Friday, November 22, 2013

On language and other heartaches

There are days when I wonder what I was thinking when I figured that I could do fieldwork in Spain simply because I speak Spanish. Yesterday was one of those days. Of course, I had been here enough times to know that Castilian Spanish is very different from the varieties of Latin American and Latino-American hybrid Spanish spoken in the Americas: so different that it sounded, at first, to me, like rocks on a window. But I’ve lived and worked in several different Spanish-speaking communities—in El Salvador, Costa Rica, Guatemala, with Mexicans and Central Americans in California and with Puerto Ricans in Hartford—and never had problems communicating or being understood, so I figured I was pretty adaptable. Also, I was coming to do research with Latino immigrants in Spain, so we would share a linguistic repertoire, right? Wrong. That has been one of my hardest lessons, and it’s amazing to me that after all my training in anthropology, it should have to be a lesson to me at all. But since coming to Spain I have lived the relationship between language and context and language and identity on a whole new level.

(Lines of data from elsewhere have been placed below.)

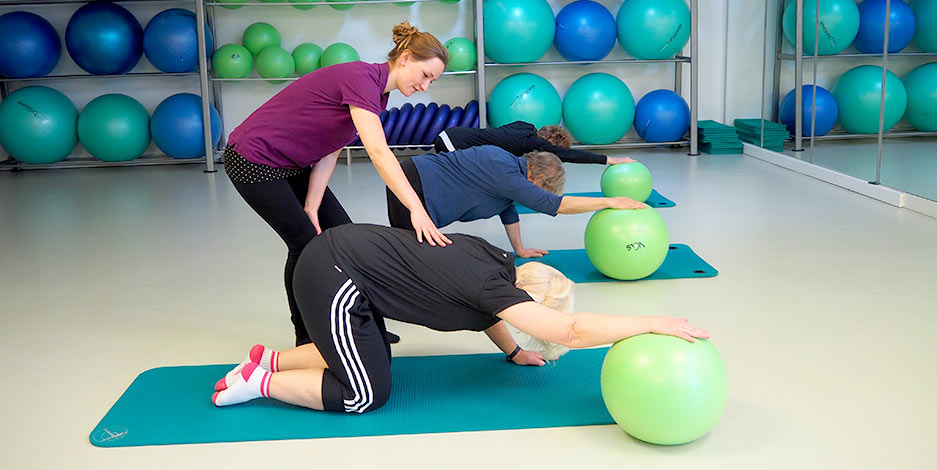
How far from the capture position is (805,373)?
108 inches

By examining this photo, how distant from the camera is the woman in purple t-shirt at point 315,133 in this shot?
2689mm

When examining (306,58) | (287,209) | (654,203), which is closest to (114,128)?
(306,58)

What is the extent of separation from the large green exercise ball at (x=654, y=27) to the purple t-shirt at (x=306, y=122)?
5078 millimetres

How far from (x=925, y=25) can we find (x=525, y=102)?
3186mm

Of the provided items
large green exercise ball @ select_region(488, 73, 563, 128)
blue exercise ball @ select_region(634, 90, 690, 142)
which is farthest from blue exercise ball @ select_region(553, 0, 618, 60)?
blue exercise ball @ select_region(634, 90, 690, 142)

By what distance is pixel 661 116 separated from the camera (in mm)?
7664

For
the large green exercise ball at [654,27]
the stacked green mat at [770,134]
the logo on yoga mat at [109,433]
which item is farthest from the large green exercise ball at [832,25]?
the logo on yoga mat at [109,433]

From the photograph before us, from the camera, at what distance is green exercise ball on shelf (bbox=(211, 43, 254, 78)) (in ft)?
24.1

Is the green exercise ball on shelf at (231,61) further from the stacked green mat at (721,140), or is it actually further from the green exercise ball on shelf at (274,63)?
the stacked green mat at (721,140)

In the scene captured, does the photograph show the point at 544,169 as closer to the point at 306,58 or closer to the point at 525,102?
the point at 525,102

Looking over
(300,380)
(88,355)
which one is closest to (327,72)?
(300,380)

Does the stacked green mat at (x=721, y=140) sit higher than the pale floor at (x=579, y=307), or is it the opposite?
the stacked green mat at (x=721, y=140)

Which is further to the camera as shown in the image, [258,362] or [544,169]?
[544,169]

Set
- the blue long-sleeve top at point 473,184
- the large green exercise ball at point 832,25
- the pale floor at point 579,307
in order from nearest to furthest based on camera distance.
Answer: the pale floor at point 579,307
the blue long-sleeve top at point 473,184
the large green exercise ball at point 832,25
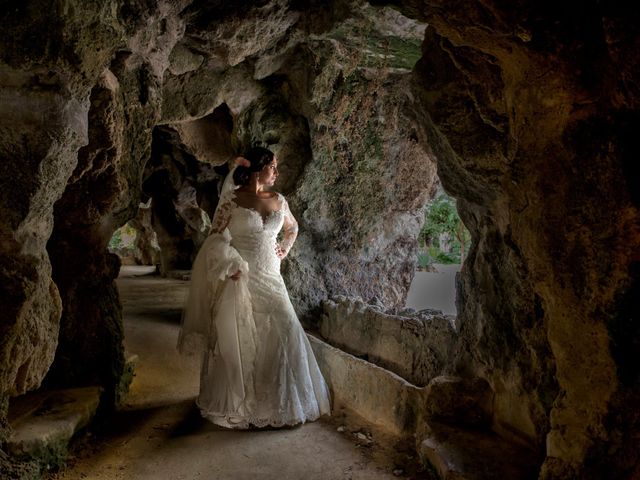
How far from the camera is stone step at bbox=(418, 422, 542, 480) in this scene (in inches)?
109

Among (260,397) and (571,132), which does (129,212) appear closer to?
(260,397)

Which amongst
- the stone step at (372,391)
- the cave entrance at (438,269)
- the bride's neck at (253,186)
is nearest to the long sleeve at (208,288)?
→ the bride's neck at (253,186)

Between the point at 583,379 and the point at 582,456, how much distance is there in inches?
13.2

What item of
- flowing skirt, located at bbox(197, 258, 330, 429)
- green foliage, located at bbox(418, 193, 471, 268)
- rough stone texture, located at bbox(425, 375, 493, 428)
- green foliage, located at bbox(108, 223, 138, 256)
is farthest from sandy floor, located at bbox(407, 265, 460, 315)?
green foliage, located at bbox(108, 223, 138, 256)

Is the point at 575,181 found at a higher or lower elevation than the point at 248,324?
higher

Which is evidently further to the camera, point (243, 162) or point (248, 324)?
point (243, 162)

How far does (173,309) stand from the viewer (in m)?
8.48

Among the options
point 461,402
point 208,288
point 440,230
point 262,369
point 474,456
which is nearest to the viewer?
point 474,456

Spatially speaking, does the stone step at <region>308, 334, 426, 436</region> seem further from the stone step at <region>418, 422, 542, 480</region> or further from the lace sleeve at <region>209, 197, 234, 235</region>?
the lace sleeve at <region>209, 197, 234, 235</region>

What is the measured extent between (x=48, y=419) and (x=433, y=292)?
9520 millimetres

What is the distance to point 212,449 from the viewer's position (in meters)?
3.91

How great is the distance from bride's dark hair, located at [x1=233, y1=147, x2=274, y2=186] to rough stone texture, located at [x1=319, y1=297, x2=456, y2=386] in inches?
67.9

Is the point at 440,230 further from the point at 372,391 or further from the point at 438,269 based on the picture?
the point at 372,391

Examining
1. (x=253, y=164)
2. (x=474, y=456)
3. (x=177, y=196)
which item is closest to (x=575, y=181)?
(x=474, y=456)
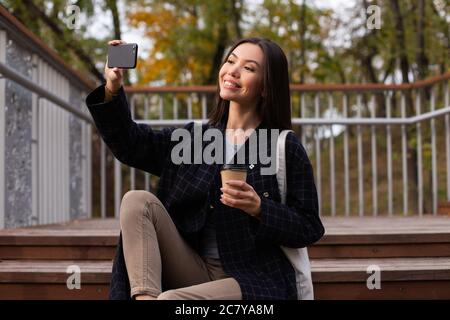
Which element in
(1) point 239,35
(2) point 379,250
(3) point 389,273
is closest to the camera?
(3) point 389,273

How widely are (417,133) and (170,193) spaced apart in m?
3.61

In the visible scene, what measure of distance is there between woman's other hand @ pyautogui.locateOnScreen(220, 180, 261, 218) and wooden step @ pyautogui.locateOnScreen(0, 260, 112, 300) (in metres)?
1.03

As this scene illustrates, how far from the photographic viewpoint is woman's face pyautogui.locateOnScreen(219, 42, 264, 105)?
6.95 ft

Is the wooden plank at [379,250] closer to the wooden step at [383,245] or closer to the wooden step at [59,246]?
the wooden step at [383,245]

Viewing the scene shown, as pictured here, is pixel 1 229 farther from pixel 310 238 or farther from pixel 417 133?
pixel 417 133

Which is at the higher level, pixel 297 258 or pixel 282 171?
pixel 282 171

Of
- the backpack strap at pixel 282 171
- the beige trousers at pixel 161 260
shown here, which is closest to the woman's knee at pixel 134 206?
the beige trousers at pixel 161 260

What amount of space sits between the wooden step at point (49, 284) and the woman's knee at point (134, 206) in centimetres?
76

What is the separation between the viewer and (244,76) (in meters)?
2.12

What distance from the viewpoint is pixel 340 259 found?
2.97 m

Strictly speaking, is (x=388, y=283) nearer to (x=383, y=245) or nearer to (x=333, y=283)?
(x=333, y=283)

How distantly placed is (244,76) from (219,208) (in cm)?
46

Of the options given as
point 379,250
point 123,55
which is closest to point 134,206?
point 123,55

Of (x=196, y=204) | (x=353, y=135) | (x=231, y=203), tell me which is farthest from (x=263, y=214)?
(x=353, y=135)
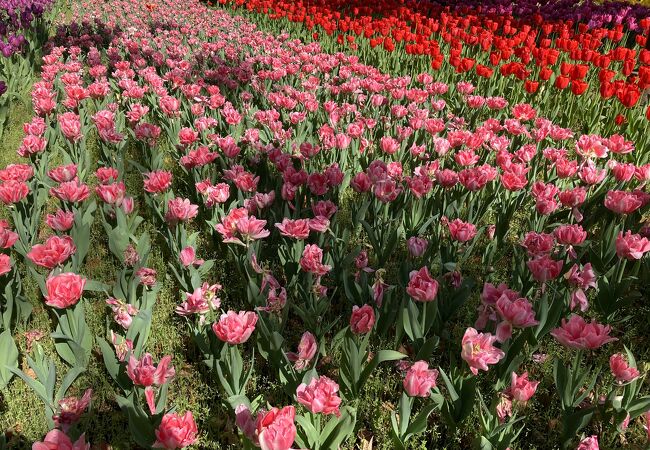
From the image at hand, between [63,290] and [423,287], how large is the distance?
4.98ft

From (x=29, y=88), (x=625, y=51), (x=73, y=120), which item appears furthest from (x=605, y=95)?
(x=29, y=88)

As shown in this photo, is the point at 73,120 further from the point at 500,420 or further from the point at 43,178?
the point at 500,420

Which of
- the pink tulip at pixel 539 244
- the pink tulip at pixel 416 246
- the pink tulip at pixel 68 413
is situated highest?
the pink tulip at pixel 539 244

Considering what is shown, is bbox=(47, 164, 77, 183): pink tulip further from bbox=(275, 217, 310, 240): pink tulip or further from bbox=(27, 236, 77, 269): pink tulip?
bbox=(275, 217, 310, 240): pink tulip

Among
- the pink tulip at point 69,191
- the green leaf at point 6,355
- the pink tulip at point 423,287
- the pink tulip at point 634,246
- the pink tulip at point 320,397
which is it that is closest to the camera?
the pink tulip at point 320,397

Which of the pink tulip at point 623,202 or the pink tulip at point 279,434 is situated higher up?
the pink tulip at point 623,202

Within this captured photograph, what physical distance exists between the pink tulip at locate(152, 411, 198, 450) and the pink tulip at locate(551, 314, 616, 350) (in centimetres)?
137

In my experience, Latin American immigrants who came to Spain as adults (in their 20s or older) still speak a variety of Latin American Spanish that is familiar and feels like home to me. Some are able to switch into Castilian Spanish if context requires; others consciously refuse to use the “vosotros” form and conjugations, claiming their own Spanish as part of their identity. But young immigrants, teenagers who came to this country as children or who were born here to immigrant parents, are a different story. Sometimes I feel I can’t understand them at all. When I speak to them, they look back at me with sympathy, confusion, blankness. The distance is frustrating, agonizing at times, and of course, totally to be expected. But I wasn’t aware of how hard I was working at these exchanges, or how much I was missing the ease of home, until yesterday afternoon when I facilitated a conversation via Skype video with a CT DREAMer activist and a group of Spanish teens who were primarily of Latin American immigrant backgrounds. As the young Mexican immigrant DREAMer in Connecticut addressed the group in Spanish, I found myself translating occasionally, not only words she said in English, but words she said in Spanish that I knew to be Americanized. Her Spanish was music to my ears. I wasn’t prepared for the flood of emotions I would feel at hearing her words in that space. As she spoke of the struggles of young undocumented immigrants in the United States, her language and her way of expressing herself—things so familiar to me now seen out of context—reminded me how far I was from home.

It is the irony of transnational connections that they can be profoundly affirming to the migrant and dislocating at the same time. Affirming because they are a reminder that ‘I do belong somewhere!’, but dislocating because, once you shut off the camera, ‘I’m not there now. I’m here where I don’t belong.’ As I write this I can’t help but think of all the immigrants I have been talking to who communicate with their families back in Latin America through a video camera. Isn’t it a marvelous technology that allows this to happen? Absolutely. But at the end of the day, it’s still just a camera, and you’re still somewhere you don’t belong.

1 comment:

  1. Technology is amazing! When I speak to friends via Skype or an email, I love that I completely understand the lingo and many emotions do come into play. First, I just want to run & cry while saying, "you get me!". It gets a bit worse during the holidays and knowing that Thanksgiving is around the corner :/.
    This quote hit home, "and somewhere you don't belong".